My current project (which I am very excited about!) is building an internet facing ASP.NET application for a high profile function. It involves building business objects to map to the database and general functions of the system and then mapping those into the UI. And now the fun part ... the entire application has been built using TestDrivenDevelopment (TDD)!
- SourceGear Vault for Source Control
- Visual Studio .NET 2003
- DAL - Thycotic.Data
- Business objects - hand coded (with the help of a custom rolled generator) and using NullableTypes for exposed properties
- NAnt script for pulling out of Vault, compiling, running NUnit unit tests and pushing successful builds to integration server (running every 30 mins on a scheduled task - CruiseControl.NET doesn't support Vault yet ...)

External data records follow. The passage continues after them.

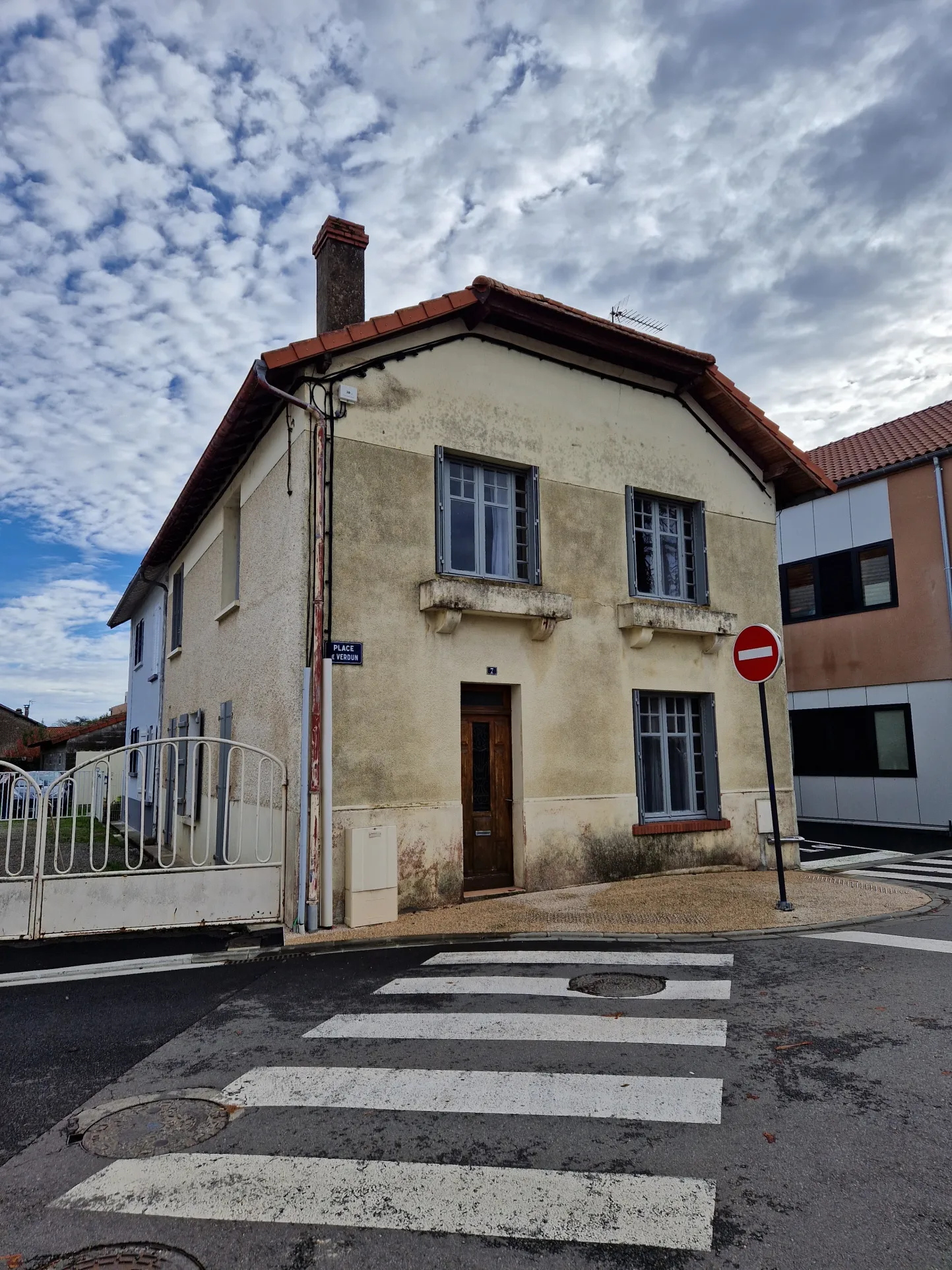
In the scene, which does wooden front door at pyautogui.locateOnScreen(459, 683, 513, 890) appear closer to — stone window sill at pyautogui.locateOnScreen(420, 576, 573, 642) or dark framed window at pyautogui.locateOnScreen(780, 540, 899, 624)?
stone window sill at pyautogui.locateOnScreen(420, 576, 573, 642)

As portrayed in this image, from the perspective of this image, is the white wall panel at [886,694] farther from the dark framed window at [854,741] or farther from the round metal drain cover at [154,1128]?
the round metal drain cover at [154,1128]

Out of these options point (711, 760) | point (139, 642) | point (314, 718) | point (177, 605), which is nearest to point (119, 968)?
point (314, 718)

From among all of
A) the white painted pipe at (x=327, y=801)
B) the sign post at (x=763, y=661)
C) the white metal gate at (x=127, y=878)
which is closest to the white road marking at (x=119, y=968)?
the white metal gate at (x=127, y=878)

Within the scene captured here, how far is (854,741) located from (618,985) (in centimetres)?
1381

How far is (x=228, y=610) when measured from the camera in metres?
12.2

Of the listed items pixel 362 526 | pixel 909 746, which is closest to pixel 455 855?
pixel 362 526

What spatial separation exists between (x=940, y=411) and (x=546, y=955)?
667 inches

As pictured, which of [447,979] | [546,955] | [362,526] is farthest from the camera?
[362,526]

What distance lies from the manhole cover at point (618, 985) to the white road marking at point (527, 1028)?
0.55 m

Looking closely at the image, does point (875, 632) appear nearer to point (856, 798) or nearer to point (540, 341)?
point (856, 798)

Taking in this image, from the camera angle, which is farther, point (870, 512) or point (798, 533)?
point (798, 533)

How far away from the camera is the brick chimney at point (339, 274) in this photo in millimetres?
10922

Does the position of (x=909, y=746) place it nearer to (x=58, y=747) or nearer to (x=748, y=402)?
(x=748, y=402)

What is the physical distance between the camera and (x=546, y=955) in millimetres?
7309
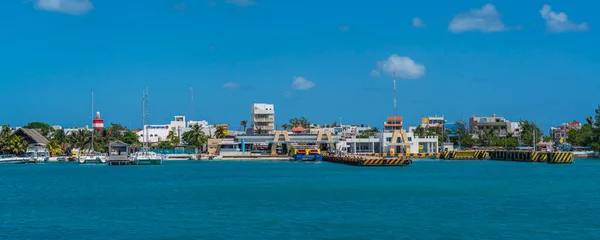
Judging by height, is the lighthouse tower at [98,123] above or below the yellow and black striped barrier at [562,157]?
above

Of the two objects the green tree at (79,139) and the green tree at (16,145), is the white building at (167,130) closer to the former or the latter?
A: the green tree at (79,139)

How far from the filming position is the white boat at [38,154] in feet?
397

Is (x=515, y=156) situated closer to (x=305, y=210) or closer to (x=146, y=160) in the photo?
(x=146, y=160)

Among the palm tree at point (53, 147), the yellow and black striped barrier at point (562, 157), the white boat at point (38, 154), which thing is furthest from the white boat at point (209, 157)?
the yellow and black striped barrier at point (562, 157)

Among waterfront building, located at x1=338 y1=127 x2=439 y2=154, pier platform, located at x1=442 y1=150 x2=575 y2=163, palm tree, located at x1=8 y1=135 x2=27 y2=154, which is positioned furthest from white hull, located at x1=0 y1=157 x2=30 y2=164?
pier platform, located at x1=442 y1=150 x2=575 y2=163

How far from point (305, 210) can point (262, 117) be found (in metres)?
132

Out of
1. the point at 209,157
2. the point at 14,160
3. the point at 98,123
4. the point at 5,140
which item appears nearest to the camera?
the point at 14,160

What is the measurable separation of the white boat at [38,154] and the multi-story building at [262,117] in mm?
55914

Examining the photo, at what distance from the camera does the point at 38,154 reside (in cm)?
12338

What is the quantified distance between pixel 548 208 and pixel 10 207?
32.2 metres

What is the problem? TDD is new to the other developers and management. This means that occassionally there is a tendency to not test drive and just add a feature (null check, private method, etc) without a failing test. If we were always pair programming this would be less of an issue but our deadline is too tight to lose the estimated 15% additional time required to pair program. We did pair program on really critical areas of the system - base objects, establishing our data access pattern, exception management and security. However, the areas of missed TDD code are a great risk as they stand the best chance of containing bugs and swallowing developer time (and this has already been experienced on a few occassions). In true XP style we need an automated tool to help us catch any lack of coverage ...
- Integrates with our NAnt process (copy the source tree, instrument it, run the unit tests, generate a coverage report)
- Provides a metric that we can track and makes management happy by giving them numbers to confirm the TDD process (example report from the NCover website)
- Points us towards the code of least coverage (and greatest risk) to allow us to either delete it (dead code) or write a test for it (not the nicest ... but better than not having a test!)
- It is automated and provides continuous feedback with no intervention required once configured
I am very impressed by NCover. We have looked at the code (which compiled and passed all its unit tests right after the download!) and it is really neat. Well done to the developers! It would be nice to know the coverage strategy it is using (it uses a set of regular expressions at the moment to find branches in C# code) ... after looking at the instrumented code, it may need a little tweaking to catch all possible execution paths but it is an amazing and very welcome product.